» **TASK DESCRIPTION**: Repeat exactly the lines from the line containing "Is the green" to the last line of the listing, including both.

» **SOURCE RECORDS**:
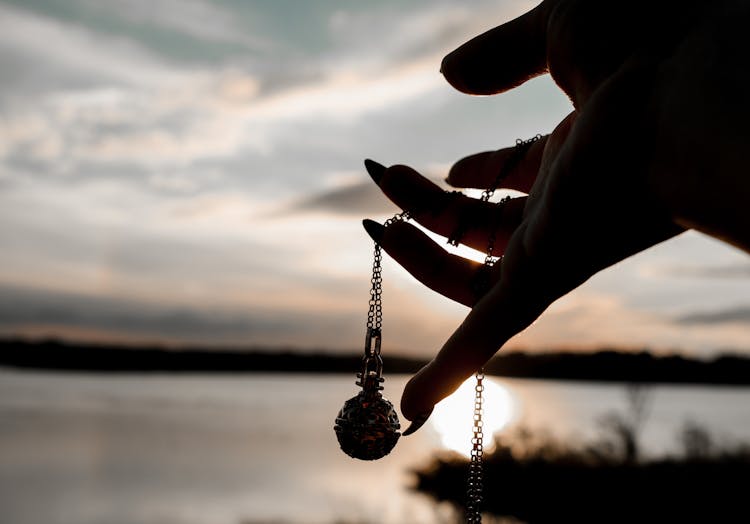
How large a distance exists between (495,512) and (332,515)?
4.61 m

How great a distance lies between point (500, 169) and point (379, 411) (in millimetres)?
991

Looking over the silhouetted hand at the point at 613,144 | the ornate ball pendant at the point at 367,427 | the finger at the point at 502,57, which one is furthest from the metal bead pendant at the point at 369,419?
the finger at the point at 502,57

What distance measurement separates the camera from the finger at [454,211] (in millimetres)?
2332

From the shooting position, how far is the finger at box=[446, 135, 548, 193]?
7.79 ft

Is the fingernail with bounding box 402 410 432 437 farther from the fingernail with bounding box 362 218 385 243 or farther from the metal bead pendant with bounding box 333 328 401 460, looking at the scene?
the metal bead pendant with bounding box 333 328 401 460

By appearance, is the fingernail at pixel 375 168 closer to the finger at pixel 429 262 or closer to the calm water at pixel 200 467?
the finger at pixel 429 262

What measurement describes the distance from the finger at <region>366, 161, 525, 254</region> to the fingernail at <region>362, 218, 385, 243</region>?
0.11 meters

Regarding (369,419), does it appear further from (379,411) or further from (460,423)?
(460,423)

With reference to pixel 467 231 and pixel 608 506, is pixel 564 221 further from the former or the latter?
pixel 608 506

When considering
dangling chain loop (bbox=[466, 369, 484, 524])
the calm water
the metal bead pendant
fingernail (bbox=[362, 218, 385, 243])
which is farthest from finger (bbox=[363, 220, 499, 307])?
the calm water

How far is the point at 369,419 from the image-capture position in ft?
9.12

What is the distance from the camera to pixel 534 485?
2152 cm

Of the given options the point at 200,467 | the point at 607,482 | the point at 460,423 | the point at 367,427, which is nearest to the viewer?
the point at 367,427

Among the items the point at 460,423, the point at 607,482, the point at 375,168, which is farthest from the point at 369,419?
the point at 460,423
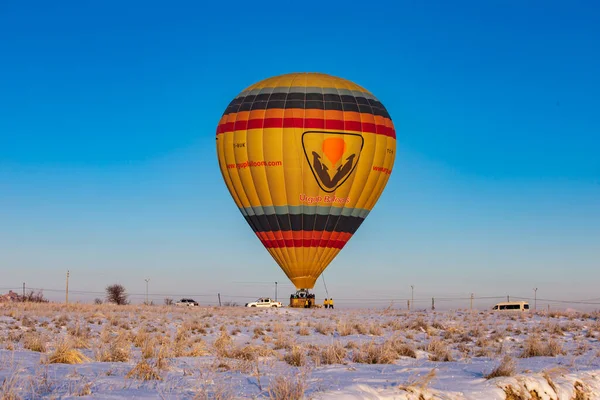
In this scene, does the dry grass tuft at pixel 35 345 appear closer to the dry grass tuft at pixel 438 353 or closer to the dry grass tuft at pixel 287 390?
the dry grass tuft at pixel 287 390

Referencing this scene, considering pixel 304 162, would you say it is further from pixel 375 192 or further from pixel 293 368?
pixel 293 368

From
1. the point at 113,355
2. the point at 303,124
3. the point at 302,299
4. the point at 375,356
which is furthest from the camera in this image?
the point at 302,299

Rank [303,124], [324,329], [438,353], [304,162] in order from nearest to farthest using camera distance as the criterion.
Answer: [438,353], [324,329], [304,162], [303,124]

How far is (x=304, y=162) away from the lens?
147ft

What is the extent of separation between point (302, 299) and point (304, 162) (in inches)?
394

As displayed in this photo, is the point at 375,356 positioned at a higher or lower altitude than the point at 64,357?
lower

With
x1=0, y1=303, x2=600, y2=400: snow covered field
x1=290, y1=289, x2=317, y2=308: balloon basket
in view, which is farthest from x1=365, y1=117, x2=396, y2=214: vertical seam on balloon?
x1=0, y1=303, x2=600, y2=400: snow covered field

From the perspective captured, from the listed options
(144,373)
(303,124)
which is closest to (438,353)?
(144,373)

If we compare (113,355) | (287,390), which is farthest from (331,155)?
(287,390)

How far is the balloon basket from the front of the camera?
1937 inches

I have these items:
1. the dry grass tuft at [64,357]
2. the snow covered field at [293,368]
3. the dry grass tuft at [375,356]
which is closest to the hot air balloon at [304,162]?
the snow covered field at [293,368]

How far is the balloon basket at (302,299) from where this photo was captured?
49.2 metres

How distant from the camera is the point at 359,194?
46.0 meters

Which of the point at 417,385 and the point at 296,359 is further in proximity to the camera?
the point at 296,359
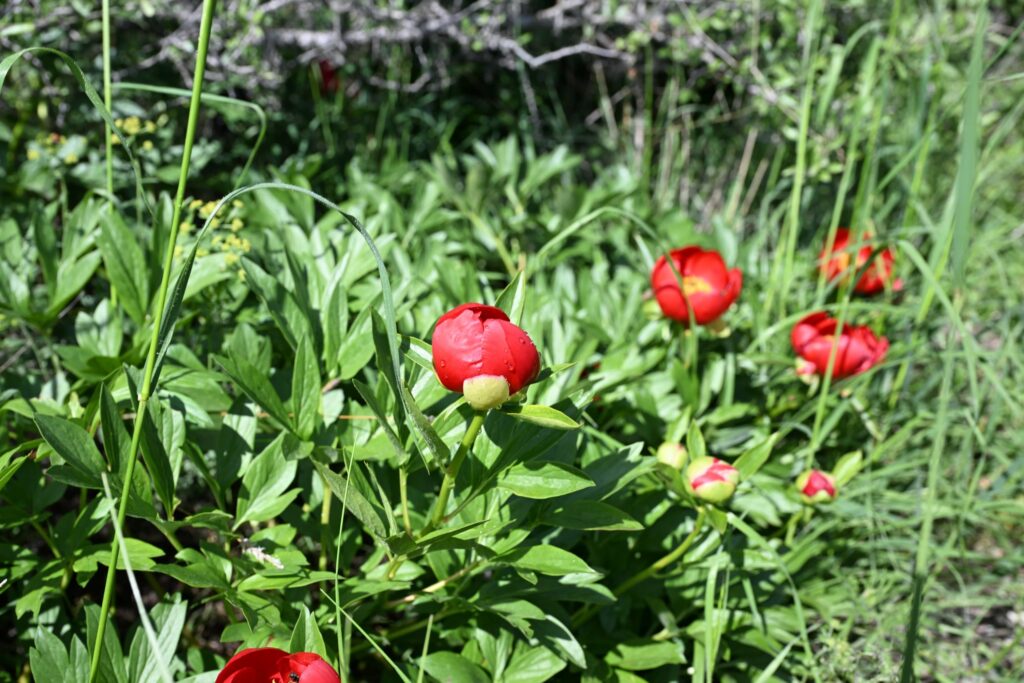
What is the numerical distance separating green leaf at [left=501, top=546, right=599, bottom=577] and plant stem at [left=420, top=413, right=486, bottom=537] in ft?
0.29

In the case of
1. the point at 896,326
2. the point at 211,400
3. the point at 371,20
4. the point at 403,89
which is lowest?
the point at 896,326

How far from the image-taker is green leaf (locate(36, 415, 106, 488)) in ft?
2.59

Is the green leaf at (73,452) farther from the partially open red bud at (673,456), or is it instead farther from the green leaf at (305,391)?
the partially open red bud at (673,456)

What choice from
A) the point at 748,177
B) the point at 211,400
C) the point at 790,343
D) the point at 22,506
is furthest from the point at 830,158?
the point at 22,506

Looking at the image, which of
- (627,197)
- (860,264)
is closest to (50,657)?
(627,197)

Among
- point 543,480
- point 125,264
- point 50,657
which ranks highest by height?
point 125,264

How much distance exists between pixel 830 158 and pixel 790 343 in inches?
28.6

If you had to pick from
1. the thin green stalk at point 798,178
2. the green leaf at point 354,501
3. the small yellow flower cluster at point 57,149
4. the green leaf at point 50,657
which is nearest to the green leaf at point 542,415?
the green leaf at point 354,501

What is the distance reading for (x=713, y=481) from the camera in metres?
0.95

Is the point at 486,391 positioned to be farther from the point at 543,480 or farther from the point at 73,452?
the point at 73,452

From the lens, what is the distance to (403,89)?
2.08m

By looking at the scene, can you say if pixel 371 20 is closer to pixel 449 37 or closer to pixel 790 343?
pixel 449 37

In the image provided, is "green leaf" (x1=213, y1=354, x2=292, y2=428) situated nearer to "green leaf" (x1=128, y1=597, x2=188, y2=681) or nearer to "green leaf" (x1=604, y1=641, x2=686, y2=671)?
"green leaf" (x1=128, y1=597, x2=188, y2=681)

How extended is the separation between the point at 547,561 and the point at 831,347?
0.68 metres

» **REPLY**:
Is the green leaf at (73,452) farther from the partially open red bud at (673,456), or is it instead farther from the green leaf at (305,391)?
the partially open red bud at (673,456)

What choice from
A) the point at 748,177
B) the point at 211,400
C) the point at 790,343
D) the point at 22,506
is furthest from the point at 830,158?
the point at 22,506

Looking at the image, which of
- (627,197)
- (860,264)
is closest to (50,657)?
(627,197)

Among
- point 543,480
- point 125,264
- point 50,657
which ranks highest by height?
point 125,264

How much distance exists between pixel 830 158 and pixel 790 343 in inches?
28.6

If you had to pick from
1. the thin green stalk at point 798,178
2. the green leaf at point 354,501
3. the small yellow flower cluster at point 57,149
4. the green leaf at point 50,657
which is nearest to the green leaf at point 542,415?
the green leaf at point 354,501

What is the distance reading for (x=713, y=481) from the camera in metres?
0.95

Is the point at 486,391 positioned to be farther from the point at 543,480 or farther from the point at 73,452?
the point at 73,452

From the lens, what is the distance to (403,89)?
2.08m

By looking at the scene, can you say if pixel 371 20 is closer to pixel 449 37 or closer to pixel 790 343?
pixel 449 37

In the image provided, is "green leaf" (x1=213, y1=354, x2=292, y2=428) situated nearer to "green leaf" (x1=128, y1=597, x2=188, y2=681) or nearer to "green leaf" (x1=604, y1=641, x2=686, y2=671)?
"green leaf" (x1=128, y1=597, x2=188, y2=681)

How extended is the separation between the point at 547,561 and the point at 831,347?
0.68 metres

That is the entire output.